Trademark and/or Logo Infringement
As we explained before, trademarks are words, phrases, symbols or designs (i.e., logos) that identify the source of a product and help distinguish that product from that of competitors. The very best way to protect your trademark is to register it at the state or federal level.
Logos may also be protected under copyright law. Copyright law protects literary, musical, graphic, or other artistic forms in which an author expresses intellectual concepts. Thus, logos that are adequately original and ornate have a strong chance of being copyright protected, even without registration—though it is in the Manufacturer’s best interest to register its Logo with the U.S. Copyright Office, see why here.
Choosing branding that will not infringe the trademark and/or copyright rights of another is a critical step in developing a sound marketing strategy. Infringing will not only result in paying substantial damages to the pre-existing brand owner, it will also lead to massive rebranding costs: Think of all those printed labels a Manufacturer will need to throw away and the products they will need to pull off the shelves.
Therefore, before they start printing their labels (and ideally, before they start marketing altogether), Manufacturers should do their due diligence and conduct comprehensive searches with the U.S. Patent and Trademark Office and the U.S. Copyright Office to ensure that no one has already registered a similar trademark and/or logo.
Ownership of Logo
Some Manufacturers whose labels we reviewed hired a graphic designer to develop their logo, yet, few entered into a written independent contractor agreement (“Agreement”).
This Agreement is a contract between two parties, in this case a Manufacturer and a graphic designer, for a specific service or project (i.e., the development of a logo). It clearly provides why the graphic designer was hired and stipulates that he or she is not an employee of the Manufacturer for legal and tax purposes.
In addition to requiring the graphic designer to carry insurance and to hold any mandatory professional licenses under state and federal laws, the Agreement states that the designer assigns his or her rights in the work product to the Manufacturer. In other words, the logo becomes the sole ownership of the Manufacturer even if its author is the graphic designer (under copyright law, the author of a creative work is automatically the owner of the work, absent any arrangement to the contrary).

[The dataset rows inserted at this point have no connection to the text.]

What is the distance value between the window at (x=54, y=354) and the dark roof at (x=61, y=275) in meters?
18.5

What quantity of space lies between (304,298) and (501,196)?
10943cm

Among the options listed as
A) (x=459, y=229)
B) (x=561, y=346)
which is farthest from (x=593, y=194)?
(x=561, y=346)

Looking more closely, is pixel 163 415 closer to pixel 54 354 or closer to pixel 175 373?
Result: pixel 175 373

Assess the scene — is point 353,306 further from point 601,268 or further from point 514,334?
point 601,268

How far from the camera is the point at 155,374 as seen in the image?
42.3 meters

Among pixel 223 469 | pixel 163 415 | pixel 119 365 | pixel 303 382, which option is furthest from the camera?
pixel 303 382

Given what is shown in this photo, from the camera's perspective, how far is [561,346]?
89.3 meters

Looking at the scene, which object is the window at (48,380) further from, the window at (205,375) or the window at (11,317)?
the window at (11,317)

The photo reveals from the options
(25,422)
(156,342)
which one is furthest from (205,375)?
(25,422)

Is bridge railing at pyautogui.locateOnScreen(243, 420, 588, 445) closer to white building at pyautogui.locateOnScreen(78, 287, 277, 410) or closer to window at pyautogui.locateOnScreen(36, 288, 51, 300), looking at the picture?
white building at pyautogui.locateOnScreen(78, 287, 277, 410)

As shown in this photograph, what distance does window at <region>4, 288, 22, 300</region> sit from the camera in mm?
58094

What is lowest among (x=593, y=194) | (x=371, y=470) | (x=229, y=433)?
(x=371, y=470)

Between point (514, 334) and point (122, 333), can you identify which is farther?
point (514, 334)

Consequently, an Agreement will ensure that the Manufacturer has the right to freely use the logo, including entering into licensing agreements and relying on their logo as a valuable asset.
With the growing popularity of CBD-infused foods and beverages, Manufacturers are eager to enter the market and tend to rush through the marketing process, running the risk of incurring significant recall and rebranding costs. To avoid such financial burden, Manufacturers should consult with experienced CBD business attorneys who can review their product labels and ensured that their branding is indeed theirs to use.